Departamento de Microbiologia, Imunologia e Parasitologia, Escola Paulista de Medicina, Universidade Federal de São Paulo, São Paulo, São Paulo, Brazil; Departamento de Parasitologia e Microbiologia, Centro de Ciências da Saúde, Universidade Federal do Piauí, Teresina, Piauí, Brazil.
Centro de Ciências Agrárias, Universidade Federal do Piauí, Teresina, Piauí, Brazil.
PLoS Negl Trop Dis. 2014 Mar 13;8(3):e2729. doi: 10.1371/journal.pntd.0002729. eCollection 2014 Mar.
A recombinant cysteine proteinase from Leishmania (Leishmania) infantum chagasi (rLdccys1) was previously shown to induce protective immune responses against murine and canine visceral leishmaniasis. These findings encouraged us to use rLdccys1 in the immunotherapy of naturally infected dogs from Teresina, Piauí, a region of high incidence of visceral leishmaniasis in Brazil.

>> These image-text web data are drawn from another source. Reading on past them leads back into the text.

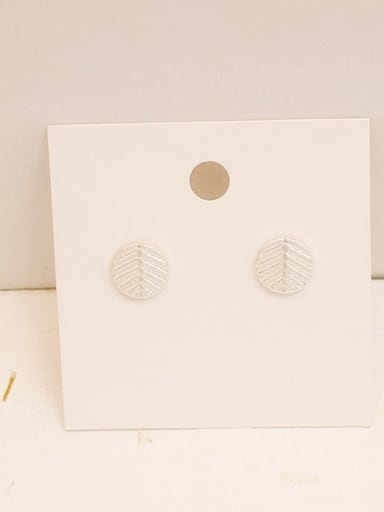 Dumb Silver Copper Geometric Minimalist Stud Earring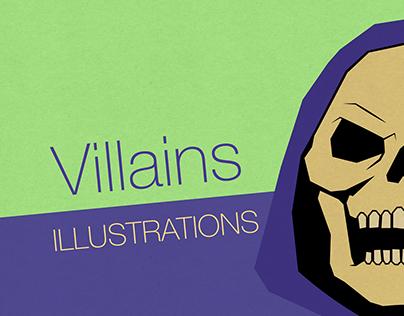 Villains illustrations (square/flat design)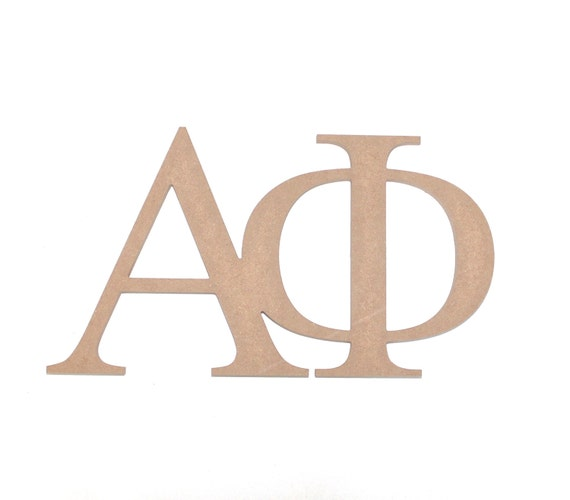 Alpha phi fraternity sorority paintable wooden by mossijossi for Buy wooden greek letters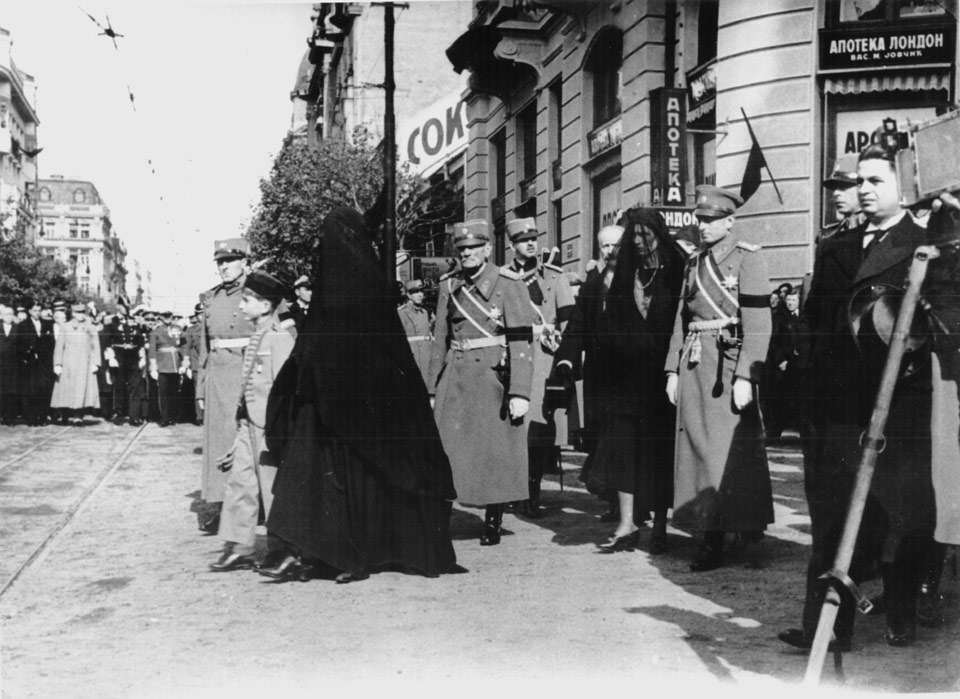 The funeral of HM King Alexander I (procession led by HM King Peter II, HM Queen Maria, TRH Prince Arsen, Princess Olga, Prince Paul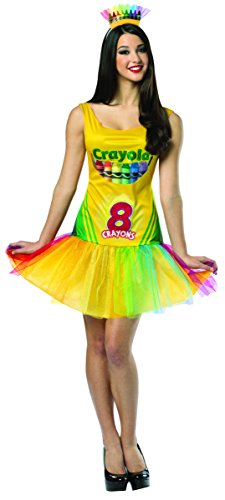 (Rasta Imposta Crayola Crayon Box Dress, Multi, Adult)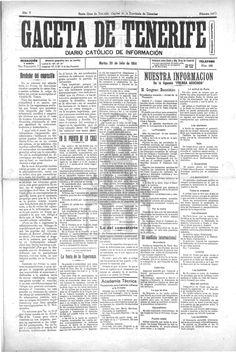 La Gaceta de Tenerife-28 de julio 1914. Página 1: bajo el epígrafe El conflicto internacional se recogen las primeras noticias llegadas desde Europa.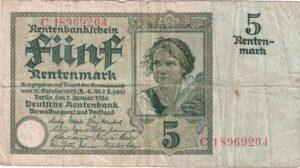 Fünfmarkschein der Rentenbank von 1926, Ro. 164, Vorderseite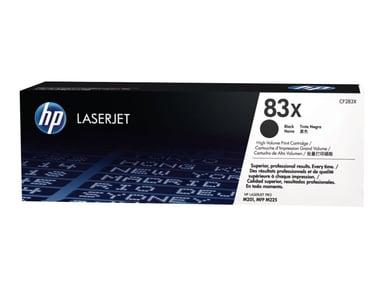 HP Toner Svart 83X 2.2K - CF283X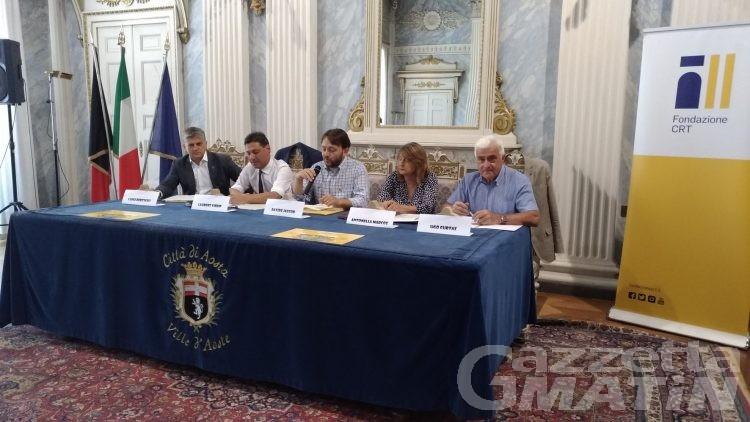 GiocAosta conquista piazza Narbonne e i siti culturali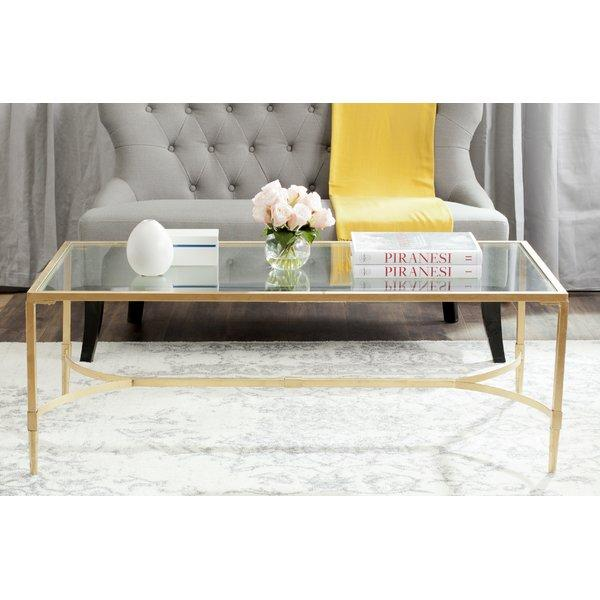 boville glass top brass coffee table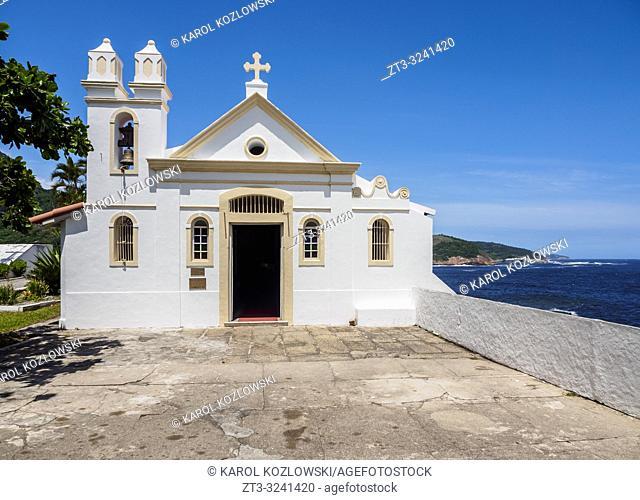 Santa Barbara Chapel, Santa Cruz da Barra Fort, Niteroi, State of Rio de Janeiro, Brazil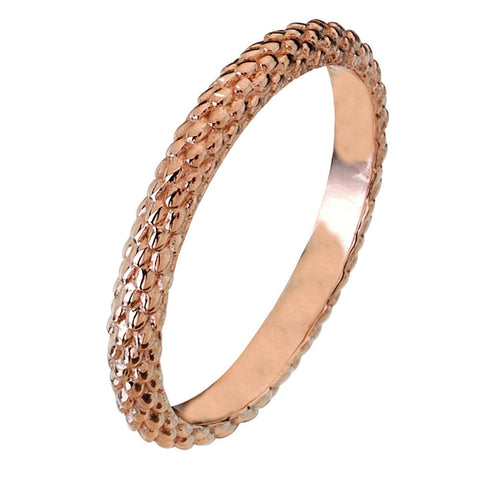 Virtue London Ring - Pine Cone Rose Gold Plate from the Rings collection at Argenteus Jewellery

METHODOLOGY/PRINCIPAL FINDINGS: Thirty naturally infected mongrel dogs displaying clinical signs of visceral leishmaniasis were randomly divided in three groups: one group received three doses of rLdccys1 in combination with the adjuvant Propionibacterium acnes at one month interval between each dose; a second group received three doses of P. acnes alone; a third group received saline. The main findings were: 1) dogs that received rLdccys1 with P. acnes did not display increase of the following clinical signs: weight loss, alopecia, onychogryphosis, cachexia, anorexia, apathy, skin lesions, hyperkeratosis, ocular secretion, and enlarged lymph nodes; they also exhibited a significant reduction in the spleen parasite load in comparison to the control dogs; 2) rLdccys1-treated dogs exhibited a significant delayed type cutaneous hypersensitivity elicited by the recombinant antigen, as well as high IgG2 serum titers and low IgG1 serum titers; sera from rLdccys1-treated dogs also contained high IFN-γ and low IL-10 concentrations; 3) control dogs exhibited all of the clinical signs of visceral leishmaniasis and had low serum IgG2 and IFN-γ levels and high concentrations of IgG1 and IL-10; 4) all of the dogs treated with rLdccys1 were alive 12 months after treatment, whereas dogs which received either saline or P. acnes alone died within 3 to 7 months.
CONCLUSIONS/SIGNIFICANCE: These findings illustrate the potential use of rLdccys1 as an additional tool for the immunotherapy of canine visceral leishmaniasis and support further studies designed to improve the efficacy of this recombinant antigen for the treatment of this neglected disease.
先前已证明,来自恰加斯利什曼原虫(Leishmania)婴儿亚种(rLdccys1)的重组半胱氨酸蛋白酶可诱导针对鼠和犬内脏利什曼病的保护性免疫应答。这些发现促使我们在巴西内脏利什曼病高发地区皮奥伊州特雷西纳的自然感染犬中使用 rLdccys1 进行免疫治疗。
方法/主要发现:30 只表现出内脏利什曼病临床症状的自然感染杂种犬被随机分为三组:一组接受 rLdccys1 三次剂量,每次剂量间隔一个月,并用丙酸杆菌(Propionibacterium acnes)作为佐剂;第二组单独接受三次丙酸杆菌剂量;第三组接受生理盐水。主要发现如下:1)接受 rLdccys1 和丙酸杆菌的犬未出现以下临床症状的增加:体重减轻、脱毛、爪甲变形、恶病质、厌食、冷漠、皮肤损伤、过度角化、眼部分泌物和淋巴结肿大;与对照组犬相比,它们的脾脏寄生虫负荷也显著降低;2)rLdccys1 治疗的犬对重组抗原表现出显著的迟发型皮肤超敏反应,以及高 IgG2 血清滴度和低 IgG1 血清滴度;rLdccys1 治疗犬的血清还含有高 IFN-γ 和低 IL-10 浓度;3)对照组犬出现所有内脏利什曼病的临床症状,且血清 IgG2 和 IFN-γ 水平较低,IgG1 和 IL-10 浓度较高;4)接受 rLdccys1 治疗的犬在治疗后 12 个月内全部存活,而接受生理盐水或单独丙酸杆菌治疗的犬在 3 至 7 个月内死亡。
结论/意义:这些发现表明 rLdccys1 可作为犬内脏利什曼病免疫治疗的附加工具,支持进一步研究以提高该重组抗原治疗这种被忽视疾病的疗效。